The House of Commons justice select committee's report on disclosing youth criminal records, published on Friday, adds to a growing list of influential calls for the government to reform the disclosure system.

The committee acknowledges that employers are entitled to know about genuine and relevant risks arising from previous criminal conduct. However, too many employers 'fail to make an objective and balanced assessment of the relevance of "unspent" convictions declared in job applications,' the report says. 

The committee recommends that the 'ban the box' scheme, under which employers remove the tick-box asking applicants whether they have a criminal record,   should be extended to all public sector vacancies. The government should consider making this the norm for all employers.

In September 2015 Charlie Taylor, a child behavioural expert, was asked by then lord chancellor Michael Gove to lead a departmental review of the youth justice system. Taylor, who is now chair of the Youth Justice Board for England and Wales, concluded that once childhood cautions and convictions become spent, they should quickly become non-disclosable..

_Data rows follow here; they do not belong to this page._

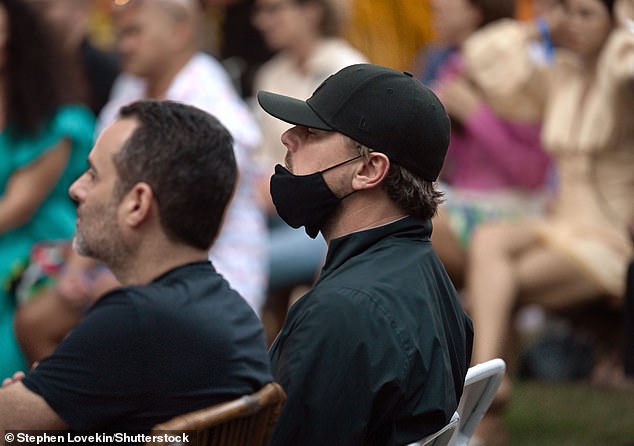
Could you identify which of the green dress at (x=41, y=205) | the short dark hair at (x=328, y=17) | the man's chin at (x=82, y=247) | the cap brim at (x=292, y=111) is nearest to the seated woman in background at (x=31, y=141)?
the green dress at (x=41, y=205)

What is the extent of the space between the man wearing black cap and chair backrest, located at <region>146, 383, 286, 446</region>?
42mm

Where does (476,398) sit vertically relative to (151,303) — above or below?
below

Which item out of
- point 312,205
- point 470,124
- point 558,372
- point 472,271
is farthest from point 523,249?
point 312,205

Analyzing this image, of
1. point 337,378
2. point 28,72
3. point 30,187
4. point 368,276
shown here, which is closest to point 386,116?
point 368,276

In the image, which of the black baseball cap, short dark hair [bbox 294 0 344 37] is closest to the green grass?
A: short dark hair [bbox 294 0 344 37]

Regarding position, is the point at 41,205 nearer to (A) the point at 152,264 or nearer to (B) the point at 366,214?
(A) the point at 152,264

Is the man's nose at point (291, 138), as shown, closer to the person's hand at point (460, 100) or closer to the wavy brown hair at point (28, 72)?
the wavy brown hair at point (28, 72)

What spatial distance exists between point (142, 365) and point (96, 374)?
0.09m

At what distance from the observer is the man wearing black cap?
7.70ft

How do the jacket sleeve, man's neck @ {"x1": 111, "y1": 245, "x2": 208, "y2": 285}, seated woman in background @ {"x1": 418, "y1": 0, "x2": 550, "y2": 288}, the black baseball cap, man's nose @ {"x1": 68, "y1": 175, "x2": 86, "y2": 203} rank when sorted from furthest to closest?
seated woman in background @ {"x1": 418, "y1": 0, "x2": 550, "y2": 288} → man's nose @ {"x1": 68, "y1": 175, "x2": 86, "y2": 203} → man's neck @ {"x1": 111, "y1": 245, "x2": 208, "y2": 285} → the black baseball cap → the jacket sleeve

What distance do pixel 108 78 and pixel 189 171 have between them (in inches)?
139

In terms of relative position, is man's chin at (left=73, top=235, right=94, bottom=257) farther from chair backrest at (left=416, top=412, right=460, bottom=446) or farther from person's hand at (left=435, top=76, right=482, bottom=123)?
person's hand at (left=435, top=76, right=482, bottom=123)

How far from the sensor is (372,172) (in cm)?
261

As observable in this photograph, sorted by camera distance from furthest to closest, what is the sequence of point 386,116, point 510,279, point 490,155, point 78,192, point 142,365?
point 490,155
point 510,279
point 78,192
point 386,116
point 142,365
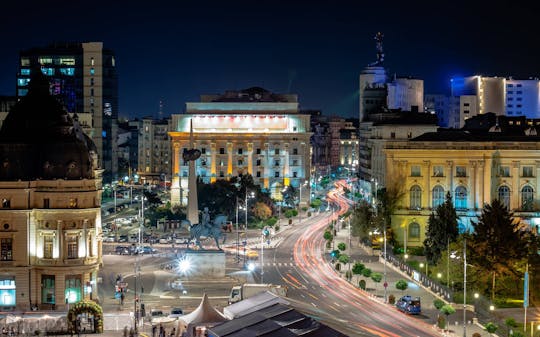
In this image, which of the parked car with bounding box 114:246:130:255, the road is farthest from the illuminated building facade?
the parked car with bounding box 114:246:130:255

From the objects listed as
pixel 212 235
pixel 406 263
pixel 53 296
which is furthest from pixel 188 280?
pixel 406 263

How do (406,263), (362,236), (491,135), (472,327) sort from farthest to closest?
(491,135) < (362,236) < (406,263) < (472,327)

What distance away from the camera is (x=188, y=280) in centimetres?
10050

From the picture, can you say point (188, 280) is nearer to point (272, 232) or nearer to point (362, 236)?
point (362, 236)

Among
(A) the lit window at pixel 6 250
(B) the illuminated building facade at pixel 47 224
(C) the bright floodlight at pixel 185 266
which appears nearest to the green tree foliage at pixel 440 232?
(C) the bright floodlight at pixel 185 266

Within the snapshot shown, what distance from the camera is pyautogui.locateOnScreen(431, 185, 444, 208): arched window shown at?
5157 inches

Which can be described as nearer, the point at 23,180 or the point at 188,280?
the point at 23,180

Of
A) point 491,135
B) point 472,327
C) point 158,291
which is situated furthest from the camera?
point 491,135

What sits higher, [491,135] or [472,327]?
[491,135]

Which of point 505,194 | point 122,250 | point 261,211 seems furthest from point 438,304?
point 261,211

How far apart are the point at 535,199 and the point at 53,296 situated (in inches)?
2404

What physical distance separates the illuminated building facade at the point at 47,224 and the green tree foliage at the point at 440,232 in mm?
31807

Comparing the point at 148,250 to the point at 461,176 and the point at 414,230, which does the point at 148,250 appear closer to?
the point at 414,230

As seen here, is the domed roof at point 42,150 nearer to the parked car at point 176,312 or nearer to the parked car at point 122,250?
the parked car at point 176,312
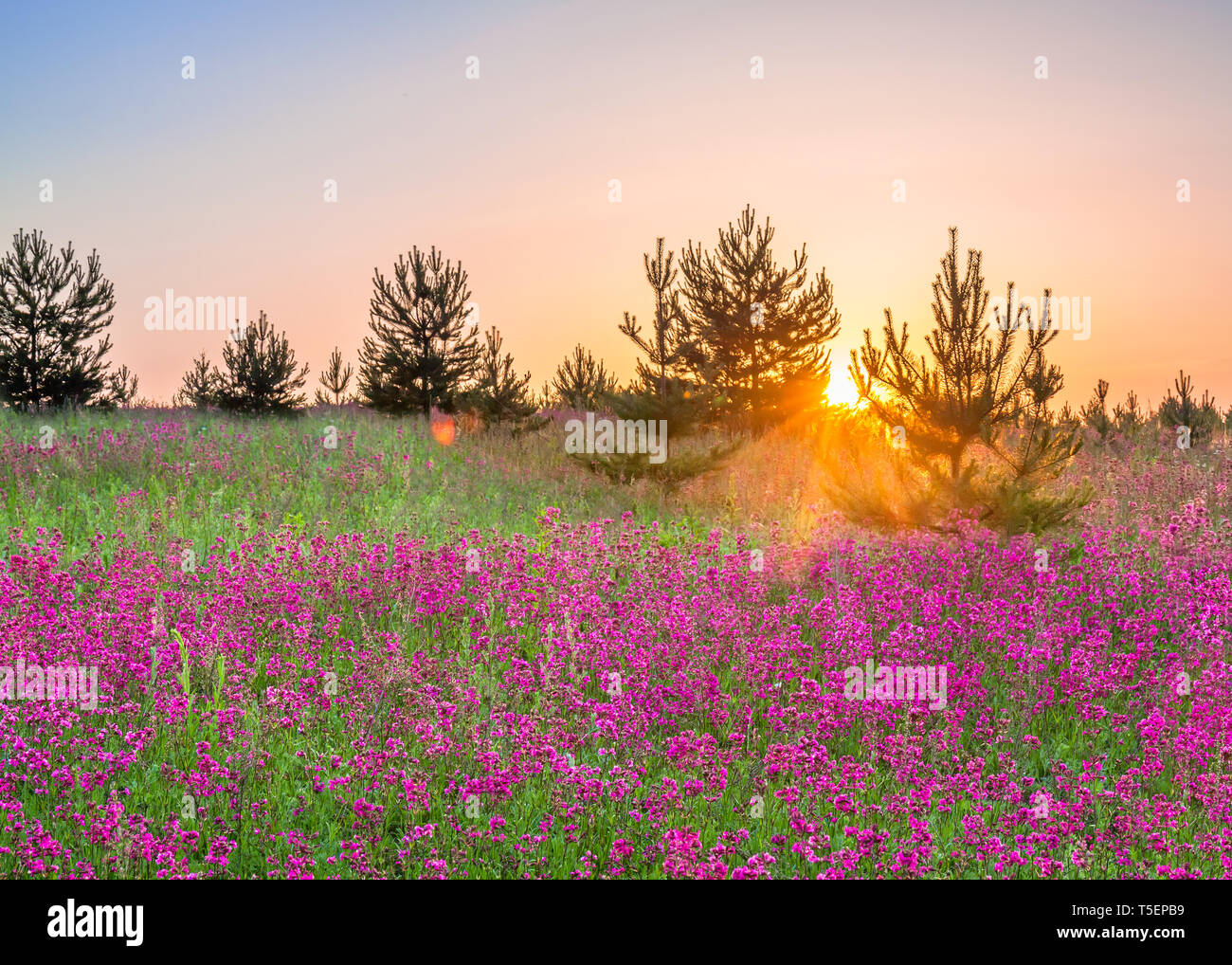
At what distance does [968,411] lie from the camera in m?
9.10

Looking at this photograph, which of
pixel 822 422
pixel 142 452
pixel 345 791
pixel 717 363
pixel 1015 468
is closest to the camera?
pixel 345 791

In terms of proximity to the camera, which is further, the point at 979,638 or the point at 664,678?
the point at 979,638

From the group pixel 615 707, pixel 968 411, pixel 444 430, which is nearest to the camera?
pixel 615 707

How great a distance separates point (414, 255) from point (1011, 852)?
22772mm

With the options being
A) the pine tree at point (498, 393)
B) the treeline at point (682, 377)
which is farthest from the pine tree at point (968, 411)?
the pine tree at point (498, 393)

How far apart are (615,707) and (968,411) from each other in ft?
20.2

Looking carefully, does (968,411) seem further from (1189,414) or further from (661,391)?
(1189,414)

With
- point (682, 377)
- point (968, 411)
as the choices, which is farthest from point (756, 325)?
point (968, 411)

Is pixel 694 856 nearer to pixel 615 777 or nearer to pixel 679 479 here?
pixel 615 777

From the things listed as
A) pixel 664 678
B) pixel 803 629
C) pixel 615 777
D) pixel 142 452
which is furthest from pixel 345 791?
pixel 142 452

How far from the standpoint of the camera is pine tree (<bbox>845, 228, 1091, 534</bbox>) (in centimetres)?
878

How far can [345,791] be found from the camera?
3.92 meters

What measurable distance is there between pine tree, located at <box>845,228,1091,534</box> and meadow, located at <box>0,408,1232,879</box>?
0.48m

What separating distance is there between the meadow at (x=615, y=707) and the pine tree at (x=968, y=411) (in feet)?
1.57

David Lammy MP, in his report on racial bias in the criminal justice system, suggested that criminal records could be sealed, as in many US states. Individuals could have their case heard by a judge or the Parole Board. There would be a presumption to look favourably on those who committed crimes either as children or young adults but could demonstrate that they have changed.

The committee recognises the potential advantages of applying to the court or Parole Board to have criminal records sealed. However, it says that this would impose 'unsustainable pressures' on the decision-making body because of the number of people likely to apply.

Instead, the committee suggests the government should retain a filtering system. The qualifying period for filterable childhood offences should be reduced from five-and-a-half years to a shorter period, and from two years to one year for childhood cautions.

A government spokesperson said that the committee's report has been noted and 'we will publish our response in due course'. 

The government will consider recommendations made in the Lammy and Taylor reviews once Supreme Court litigation on the compatibility of the filtering regime with human rights standards concludes.